Often feels like bad Si to me but maybe :/ *

_Si as Creative Function
The individual is naturally good at organizing relaxing activities and recreation and making sure people are calm and enjoying themselves, but displays this behavior and skill when he sees a specific need for it rather than doing it automatically, all the time._ *Difficult to know, the idea of 'relaxing activities' and 'making sure people are calm' is so distasteful to me, rarely in charge of activities also, if I was my focus wouldn't be on making people relaxed but...I'm not a 9 fix, more worried enough wouldn't be happening, my focus would be on making things nice but again rarely organize anything *_ The individual does not place emphasis on being calm and balanced all the time, as opposed to those with Si as a leading function.
_*True*
_The individual is attuned to people's tastes and personal preferences and likes to do things for or give things to friends and family members that will cause them to enjoy themselves and gain pleasure. For example, creating a comfortable, clean, and spacious setting in the home, taking them out to do something they enjoy, or finding opportunities and people with whom they can pursue their hobbies.
_ *Presumably, try to find things people will like, rarely have ideas for gifts and things though, all activities for me are more about finally finding an activity that is happening and hoping other people will enjoy me, just don't live that kind of life*

_Si as Role Function
The individual dislikes it when others emphasize the need for relaxation, enjoyment, and activities that are supposed to bring these about, because what they need internally is just the opposite a need for action and resolve._*Yes, very much, don't think I ever need to relax, hate when people talk about it too, makes me hate them a little and very briefly *_Rather than spend their time trying to "listen to what their body is telling them," _ *ha just mentioned that* _they need to have clear external demands that are able to overcome their sense of uncertainty and hesitation.

◆ EXTRACTED INFORMATION
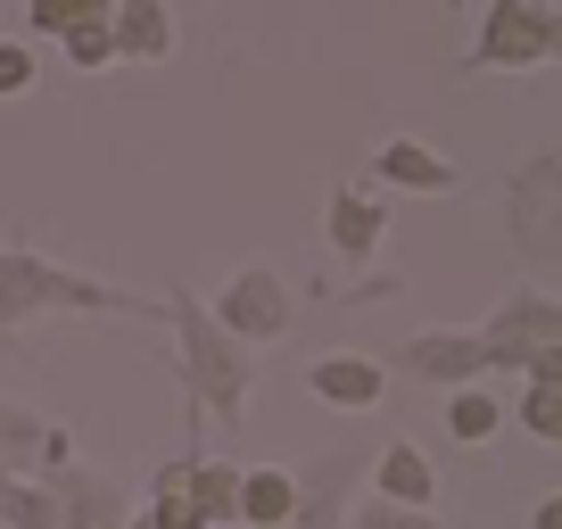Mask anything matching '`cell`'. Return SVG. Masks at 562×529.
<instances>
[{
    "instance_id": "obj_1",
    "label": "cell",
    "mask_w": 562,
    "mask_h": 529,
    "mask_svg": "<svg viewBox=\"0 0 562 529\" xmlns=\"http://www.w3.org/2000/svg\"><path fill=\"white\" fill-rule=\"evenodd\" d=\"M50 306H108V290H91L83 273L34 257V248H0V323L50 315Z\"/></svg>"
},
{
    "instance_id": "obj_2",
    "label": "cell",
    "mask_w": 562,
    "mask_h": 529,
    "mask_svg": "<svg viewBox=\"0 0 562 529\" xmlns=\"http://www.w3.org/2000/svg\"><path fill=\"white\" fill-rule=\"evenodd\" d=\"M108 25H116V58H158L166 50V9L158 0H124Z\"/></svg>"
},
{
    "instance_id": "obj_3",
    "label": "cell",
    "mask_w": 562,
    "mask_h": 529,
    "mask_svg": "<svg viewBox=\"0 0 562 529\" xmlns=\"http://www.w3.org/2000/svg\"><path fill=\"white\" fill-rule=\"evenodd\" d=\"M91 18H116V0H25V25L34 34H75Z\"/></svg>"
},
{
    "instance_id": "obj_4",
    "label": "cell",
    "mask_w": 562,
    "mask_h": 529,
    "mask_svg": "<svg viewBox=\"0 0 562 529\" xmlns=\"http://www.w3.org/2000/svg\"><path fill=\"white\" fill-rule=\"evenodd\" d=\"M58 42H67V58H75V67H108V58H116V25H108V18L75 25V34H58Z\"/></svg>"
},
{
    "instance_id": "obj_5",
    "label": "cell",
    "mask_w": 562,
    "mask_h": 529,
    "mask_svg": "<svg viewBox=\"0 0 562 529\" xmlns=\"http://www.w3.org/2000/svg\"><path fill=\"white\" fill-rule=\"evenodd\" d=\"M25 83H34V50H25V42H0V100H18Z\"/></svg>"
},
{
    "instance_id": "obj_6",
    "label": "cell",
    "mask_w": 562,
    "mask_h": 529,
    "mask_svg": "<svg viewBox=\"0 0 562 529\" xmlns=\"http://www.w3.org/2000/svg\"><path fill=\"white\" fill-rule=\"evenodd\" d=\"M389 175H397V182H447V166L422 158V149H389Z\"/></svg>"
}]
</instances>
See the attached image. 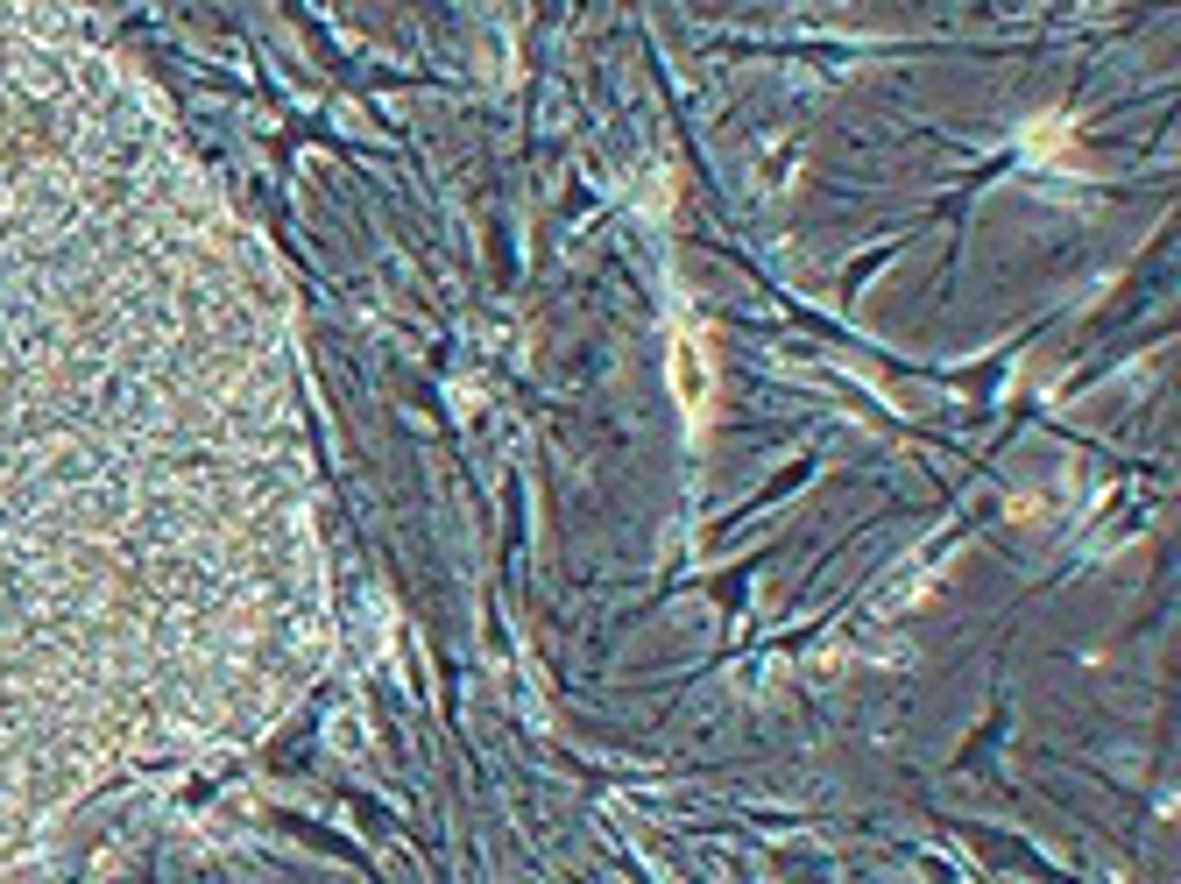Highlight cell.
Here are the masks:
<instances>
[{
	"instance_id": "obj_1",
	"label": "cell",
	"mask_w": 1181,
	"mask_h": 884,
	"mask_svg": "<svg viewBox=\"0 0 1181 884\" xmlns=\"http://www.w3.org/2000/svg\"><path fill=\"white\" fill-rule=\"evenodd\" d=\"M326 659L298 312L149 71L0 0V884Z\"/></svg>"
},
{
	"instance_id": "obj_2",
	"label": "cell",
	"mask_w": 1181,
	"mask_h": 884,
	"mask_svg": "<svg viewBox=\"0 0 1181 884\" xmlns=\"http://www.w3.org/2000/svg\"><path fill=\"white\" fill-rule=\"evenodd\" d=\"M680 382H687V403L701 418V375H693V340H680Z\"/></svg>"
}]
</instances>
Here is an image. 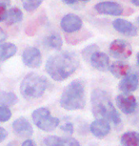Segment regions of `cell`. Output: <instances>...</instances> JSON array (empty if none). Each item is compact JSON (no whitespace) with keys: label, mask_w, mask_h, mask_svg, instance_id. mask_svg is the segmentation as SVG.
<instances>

◆ REQUEST
In the forum text about Si as a creative and role function, what does a person with Si as Role Function need internally instead of relaxation and enjoyment?

◆ THE SOLUTION
A need for action and resolve.